Not one prone to overstatement, CoreData founder and principal Andrew Inwood suggests that “if any other marketplace existed in the world where half the market available to you wasn’t being penetrated, you’d consider that you’d failed”.
The CoreData figures accord with the conventional wisdom that only about one in five people who could benefit from a financial planner’s services actually use those services. The bigger question is: why?
It’s convenient to blame a range of external factors: media coverage; political interference and legislative upheaval; poor investment markets; the stars. But the CoreData research suggests that there is a range of factors, each of which can be totally controlled by the industry, which are also major contributors.
The reason we know this is because of the wildly different experiences people have when they visit a financial planner. If the systems, processes and delivery mechanisms underpinning delivery of financial planning were consistently applied and effective, then client experiences should be roughly consistent. No one is suggesting that every planner should offer the same services, nor that they should have a common value proposition. But the clients’ perception of the experience of visiting a financial planner should be consistent. And it’s not – not even remotely.
The chart below illustrates the issue. Take a moment to contemplate it. It maps out how many “devoted” clients 22 financial planning practices have, against how long those clients have been with the relevant practice. A “devoted” client is one who loves their financial planner and the experience of dealing with the planner. There is value attached to devoted clients, because they will tend more to refer others, and they are more likely to buy more services.
Totally devoted to you… (the planner)
One way to interpret the chart is to say well, yes, it stands to reason that client experiences vary from practice to practice because each practice has a different philosophy, systems, processes and access to products and services. That would be a fair conclusion, except in the chart, every practice represents the same licensee.
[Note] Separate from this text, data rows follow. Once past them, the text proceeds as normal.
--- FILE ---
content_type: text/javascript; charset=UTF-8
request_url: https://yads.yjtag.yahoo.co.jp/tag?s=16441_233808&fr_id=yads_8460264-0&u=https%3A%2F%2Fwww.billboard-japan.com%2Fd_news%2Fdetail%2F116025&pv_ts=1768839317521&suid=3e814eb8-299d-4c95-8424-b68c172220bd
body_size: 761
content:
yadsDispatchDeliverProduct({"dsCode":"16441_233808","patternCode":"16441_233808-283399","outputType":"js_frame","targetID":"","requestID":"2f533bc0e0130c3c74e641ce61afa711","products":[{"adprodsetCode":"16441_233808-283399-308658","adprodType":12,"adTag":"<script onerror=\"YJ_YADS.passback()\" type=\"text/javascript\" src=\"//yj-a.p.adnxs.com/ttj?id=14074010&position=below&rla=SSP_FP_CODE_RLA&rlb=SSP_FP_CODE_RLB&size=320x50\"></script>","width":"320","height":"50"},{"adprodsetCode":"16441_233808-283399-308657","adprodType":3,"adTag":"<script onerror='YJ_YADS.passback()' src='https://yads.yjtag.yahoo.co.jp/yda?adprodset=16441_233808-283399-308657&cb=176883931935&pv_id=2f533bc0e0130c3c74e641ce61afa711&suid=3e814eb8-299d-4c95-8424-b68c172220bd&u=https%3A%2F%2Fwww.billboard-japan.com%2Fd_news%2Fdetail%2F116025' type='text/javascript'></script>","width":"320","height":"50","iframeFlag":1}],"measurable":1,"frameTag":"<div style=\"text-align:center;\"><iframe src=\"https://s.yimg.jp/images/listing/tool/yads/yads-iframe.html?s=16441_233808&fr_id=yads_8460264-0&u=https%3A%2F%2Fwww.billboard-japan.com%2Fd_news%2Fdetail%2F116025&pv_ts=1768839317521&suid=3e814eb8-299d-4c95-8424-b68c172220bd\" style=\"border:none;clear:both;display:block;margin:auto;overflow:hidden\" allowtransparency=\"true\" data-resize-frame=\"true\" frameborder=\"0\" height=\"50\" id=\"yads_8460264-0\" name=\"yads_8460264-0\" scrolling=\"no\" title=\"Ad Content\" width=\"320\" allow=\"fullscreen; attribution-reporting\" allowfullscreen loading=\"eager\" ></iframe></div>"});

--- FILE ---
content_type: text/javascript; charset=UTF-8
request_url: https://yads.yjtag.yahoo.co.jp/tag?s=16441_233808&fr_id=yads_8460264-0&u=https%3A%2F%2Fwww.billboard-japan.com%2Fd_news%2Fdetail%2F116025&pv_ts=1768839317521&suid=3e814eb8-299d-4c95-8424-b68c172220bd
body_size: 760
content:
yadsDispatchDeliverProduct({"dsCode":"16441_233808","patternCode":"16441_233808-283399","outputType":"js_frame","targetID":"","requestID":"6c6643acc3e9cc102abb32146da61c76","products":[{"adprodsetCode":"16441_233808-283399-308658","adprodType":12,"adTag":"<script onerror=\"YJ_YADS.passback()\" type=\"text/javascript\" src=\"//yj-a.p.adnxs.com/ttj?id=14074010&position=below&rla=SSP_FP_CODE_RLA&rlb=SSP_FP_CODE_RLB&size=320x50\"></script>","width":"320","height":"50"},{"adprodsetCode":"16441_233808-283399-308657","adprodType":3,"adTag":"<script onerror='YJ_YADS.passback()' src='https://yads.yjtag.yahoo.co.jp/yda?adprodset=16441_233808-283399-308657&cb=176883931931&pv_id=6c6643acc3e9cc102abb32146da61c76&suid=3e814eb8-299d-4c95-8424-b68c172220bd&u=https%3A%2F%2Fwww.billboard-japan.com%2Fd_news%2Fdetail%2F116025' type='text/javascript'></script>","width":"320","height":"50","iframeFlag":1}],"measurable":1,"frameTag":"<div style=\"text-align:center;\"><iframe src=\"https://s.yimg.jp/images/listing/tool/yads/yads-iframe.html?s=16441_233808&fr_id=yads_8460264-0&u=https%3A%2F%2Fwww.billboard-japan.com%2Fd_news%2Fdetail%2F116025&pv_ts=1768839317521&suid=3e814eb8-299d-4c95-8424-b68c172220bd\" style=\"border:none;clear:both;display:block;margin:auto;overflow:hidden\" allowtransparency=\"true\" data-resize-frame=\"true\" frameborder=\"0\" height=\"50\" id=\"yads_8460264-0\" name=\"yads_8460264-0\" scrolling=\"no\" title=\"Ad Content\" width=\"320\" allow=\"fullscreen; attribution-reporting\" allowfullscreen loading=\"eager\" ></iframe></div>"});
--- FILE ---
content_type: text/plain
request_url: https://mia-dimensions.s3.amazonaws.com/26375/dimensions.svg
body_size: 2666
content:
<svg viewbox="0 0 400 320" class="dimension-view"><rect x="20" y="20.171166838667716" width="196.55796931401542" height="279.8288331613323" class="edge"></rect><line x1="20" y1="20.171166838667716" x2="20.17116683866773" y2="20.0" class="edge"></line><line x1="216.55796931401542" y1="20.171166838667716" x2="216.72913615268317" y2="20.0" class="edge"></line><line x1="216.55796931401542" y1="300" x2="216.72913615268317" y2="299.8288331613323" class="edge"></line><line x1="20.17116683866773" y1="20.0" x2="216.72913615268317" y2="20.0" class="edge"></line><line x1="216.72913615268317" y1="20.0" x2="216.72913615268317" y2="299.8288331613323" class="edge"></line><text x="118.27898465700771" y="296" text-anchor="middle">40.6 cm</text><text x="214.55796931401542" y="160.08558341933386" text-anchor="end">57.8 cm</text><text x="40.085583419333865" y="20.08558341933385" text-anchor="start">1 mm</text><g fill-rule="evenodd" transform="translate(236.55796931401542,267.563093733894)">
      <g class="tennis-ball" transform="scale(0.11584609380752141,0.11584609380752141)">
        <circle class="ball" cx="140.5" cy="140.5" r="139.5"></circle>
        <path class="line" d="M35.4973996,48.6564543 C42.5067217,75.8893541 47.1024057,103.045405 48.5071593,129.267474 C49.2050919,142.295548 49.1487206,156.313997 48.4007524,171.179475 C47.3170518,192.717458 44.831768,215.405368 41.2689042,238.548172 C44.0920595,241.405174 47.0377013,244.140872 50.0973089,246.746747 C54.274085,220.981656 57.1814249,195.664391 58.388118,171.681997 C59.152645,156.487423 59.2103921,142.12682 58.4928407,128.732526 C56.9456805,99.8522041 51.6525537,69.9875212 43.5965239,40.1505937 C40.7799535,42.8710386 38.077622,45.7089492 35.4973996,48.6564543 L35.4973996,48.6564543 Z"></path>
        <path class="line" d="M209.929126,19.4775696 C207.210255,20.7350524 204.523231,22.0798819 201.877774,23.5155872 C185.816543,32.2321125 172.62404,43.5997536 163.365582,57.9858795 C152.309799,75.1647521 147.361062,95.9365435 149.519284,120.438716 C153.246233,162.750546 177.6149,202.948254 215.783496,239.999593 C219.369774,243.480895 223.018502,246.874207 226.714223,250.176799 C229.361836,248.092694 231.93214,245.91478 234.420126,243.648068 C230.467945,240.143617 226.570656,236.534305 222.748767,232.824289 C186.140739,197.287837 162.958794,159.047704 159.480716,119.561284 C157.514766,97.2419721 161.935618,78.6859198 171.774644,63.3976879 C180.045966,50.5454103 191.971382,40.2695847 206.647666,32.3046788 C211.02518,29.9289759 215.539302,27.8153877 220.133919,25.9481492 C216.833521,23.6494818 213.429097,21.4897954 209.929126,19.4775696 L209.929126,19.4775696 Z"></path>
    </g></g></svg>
So even though the licensee works hard (as all should) to implement consistent and robust advice systems and processes, and to provide financial planning practices with equal access to and opportunities for support and development, the way financial planning services are experienced by clients is still massively variable across the licensee’s practices. This is a problem.
The scattered experience is part of what is holding back the industry from achieving better penetration of the available market. “While we’ve got this going on, there is no penetration,” Inwood says.
CoreData says that as an industry, financial planning remains “challenged” when it comes to delivering consistent experiences to customers. And there is a low correlation between the length of the relationship and the proportion of devoted clients – which means the experience doesn’t necessarily even improve over time.
The factors causing this, and some of the solutions, should be high on the list of things to address for many licensees. Improving the client experience – by first making experiences consistent – is a critical step in the journey towards increasing the proportion of Australians who benefit from using financial planning services.